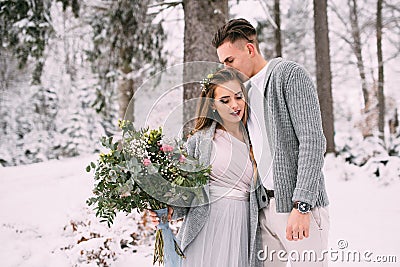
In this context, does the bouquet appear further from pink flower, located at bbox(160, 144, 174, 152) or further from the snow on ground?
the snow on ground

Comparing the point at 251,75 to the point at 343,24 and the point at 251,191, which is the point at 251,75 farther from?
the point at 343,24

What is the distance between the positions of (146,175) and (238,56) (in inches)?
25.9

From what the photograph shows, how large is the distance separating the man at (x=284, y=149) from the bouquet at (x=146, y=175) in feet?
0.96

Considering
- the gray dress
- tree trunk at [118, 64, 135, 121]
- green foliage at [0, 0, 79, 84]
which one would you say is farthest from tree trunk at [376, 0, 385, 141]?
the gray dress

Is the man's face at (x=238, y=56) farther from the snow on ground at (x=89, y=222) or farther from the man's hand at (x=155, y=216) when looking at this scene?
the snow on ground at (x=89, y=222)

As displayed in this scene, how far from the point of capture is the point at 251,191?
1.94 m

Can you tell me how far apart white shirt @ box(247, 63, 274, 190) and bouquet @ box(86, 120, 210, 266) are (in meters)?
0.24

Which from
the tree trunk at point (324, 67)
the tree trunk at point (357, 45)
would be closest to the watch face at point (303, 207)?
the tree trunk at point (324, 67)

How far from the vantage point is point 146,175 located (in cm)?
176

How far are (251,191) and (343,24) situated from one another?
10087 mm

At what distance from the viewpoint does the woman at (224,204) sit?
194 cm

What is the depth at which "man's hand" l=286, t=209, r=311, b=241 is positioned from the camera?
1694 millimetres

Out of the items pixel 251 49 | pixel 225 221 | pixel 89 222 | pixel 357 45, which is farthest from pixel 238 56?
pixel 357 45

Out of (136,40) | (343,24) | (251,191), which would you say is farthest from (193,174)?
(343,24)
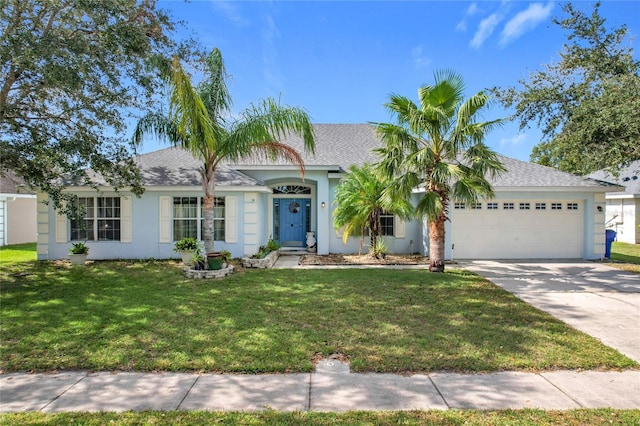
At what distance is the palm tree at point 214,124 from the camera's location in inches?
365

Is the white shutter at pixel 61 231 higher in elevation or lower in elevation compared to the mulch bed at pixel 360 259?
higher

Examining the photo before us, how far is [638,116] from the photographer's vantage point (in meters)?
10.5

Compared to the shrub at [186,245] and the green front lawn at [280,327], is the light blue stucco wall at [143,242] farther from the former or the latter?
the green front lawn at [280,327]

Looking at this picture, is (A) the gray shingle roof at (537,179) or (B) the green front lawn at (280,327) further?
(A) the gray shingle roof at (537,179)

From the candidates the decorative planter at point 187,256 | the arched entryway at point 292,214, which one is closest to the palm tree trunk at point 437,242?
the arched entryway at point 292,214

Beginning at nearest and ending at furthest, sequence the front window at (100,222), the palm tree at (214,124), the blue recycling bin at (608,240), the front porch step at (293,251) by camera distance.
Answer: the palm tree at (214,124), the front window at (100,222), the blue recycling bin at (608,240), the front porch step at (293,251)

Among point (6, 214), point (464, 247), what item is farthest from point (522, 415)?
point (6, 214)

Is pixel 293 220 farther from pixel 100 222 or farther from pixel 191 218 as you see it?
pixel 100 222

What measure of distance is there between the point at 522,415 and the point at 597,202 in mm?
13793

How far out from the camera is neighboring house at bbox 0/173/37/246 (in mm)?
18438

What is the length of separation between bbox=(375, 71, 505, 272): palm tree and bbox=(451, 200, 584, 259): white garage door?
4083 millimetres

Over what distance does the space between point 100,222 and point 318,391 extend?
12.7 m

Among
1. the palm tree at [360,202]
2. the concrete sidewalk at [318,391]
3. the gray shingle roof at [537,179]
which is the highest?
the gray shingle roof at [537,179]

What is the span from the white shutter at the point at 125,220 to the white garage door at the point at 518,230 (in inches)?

++++++++

● **Exercise requirements**
Copy out verbatim the stretch of rows from the line containing "Over what distance" through the end of the rows.

● **Full answer**
Over what distance does the space between point 100,222 and point 318,391 extend?
12.7 m

Among
1. the palm tree at [360,202]
2. the concrete sidewalk at [318,391]
3. the gray shingle roof at [537,179]
which is the highest?
the gray shingle roof at [537,179]

What is the span from the white shutter at the point at 125,220 to the white garage door at the point at 518,230 (in inches)?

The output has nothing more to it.